Throwing it forward, South Africa won’t exactly be panicking ahead of their World Cup opener against the Scots in Marseille, but they’ll be wary. There is an element of madness and unpredictability about Scotland in full flight that will focus their minds. The Boks will, no doubt, try to batter Gregor Townsend’s team into submission and the odds are that brute force will probably win the day in the end.
But what if Scotland turn it on, as they did in the second half on Saturday and as they did for an outstanding spell in Paris and as they did at various points at Twickenham? What if they play with an abandon and take their chances? Peak Scotland, with the backline in sync, are good enough and crazy enough to beat South Africa and South Africa probably know it.
They’re also capable of being three scores behind at the break and dead to the world. Scotland came back from an 18-point deficit against France and won, but it was a warm-up game. Give South Africa an 18-point lead in Marseille when everything is on the line and there’s no comeback. It just wouldn’t happen.
Hearing a game within a game for Scotland
The business with Fagerson is now a major fight for Scotland. Losing him for the South Africa game is a real possibility and, as such, it’s a sleepless night situation for Townsend and his coaches.
Fagerson is Scotland’s best tighthead by a country mile. Not flawless, not without a high penalty count at times, not without a red card already on his record, against Wales two years ago, for a similar offence to the one he was guilty of against France.
But he’s still the best. The most dynamic, the most powerful. Tighthead for Scotland is like a food cupboard in a student flat – pretty bare. WP Nel is a wonder of science, but at 37 his nous is most useful when coming off the bench for the last quarter. The only other two tightheads are Murphy Walker and Javan Sebastian. You don’t want to face the Boks with an inexperienced front-row player in your 23. The world champions tend to hunt rookie props like they’re disorientated wildebeests in the Northern Cape.
So Fagerson’s disciplinary hearing is a game within a game that the Scotland management really need to win. And it’s complex. We don’t yet know what law he’ll be charged under. If the panel see his offence on the low end then he’ll most likely get a two-game suspension, which would put him in the clear for the Boks.
If the panel deem his actions to be more serious, he enters the mid-range and could be looking at six games. Will Scotland enter a guilty plea while laying on the remorse with a trowel in the hope for clemency – or will they fight it, citing low-speed collision, low force, low degree of danger in the hope of escaping a ban altogether?
The name of Juan Cruz Mallia is likely to come up at some stage, He was the Puma who clattered into the Springbok, Grant Williams, in the opening seconds of a Rugby Championship last month. Williams was knocked out cold. Mallia was found guilty of reckless play “with a high degree of danger that had a considerable impact on the victim player”. He got a two-week suspension.

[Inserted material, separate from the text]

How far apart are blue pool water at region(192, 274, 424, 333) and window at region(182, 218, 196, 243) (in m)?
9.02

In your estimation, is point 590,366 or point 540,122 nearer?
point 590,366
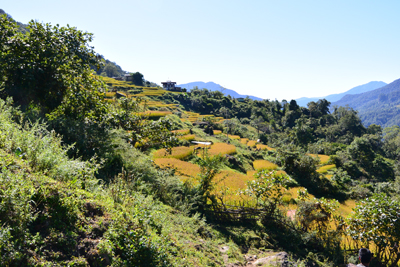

Mallia had a clean record, though. Fagerson doesn’t, following that red against Wales in 2021. Best case scenario is probably a three-game suspension reduced to two because of contrition and a willingness to spend time in tackle school. Fagerson would take that deal all day long. But will he get it? That hearing is a big moment for Scotland’s World Cup aspirations.
They need a result in the disciplinary room and they need to get home from France without any more tremors on the injury front. It promises to be a long and stressful week.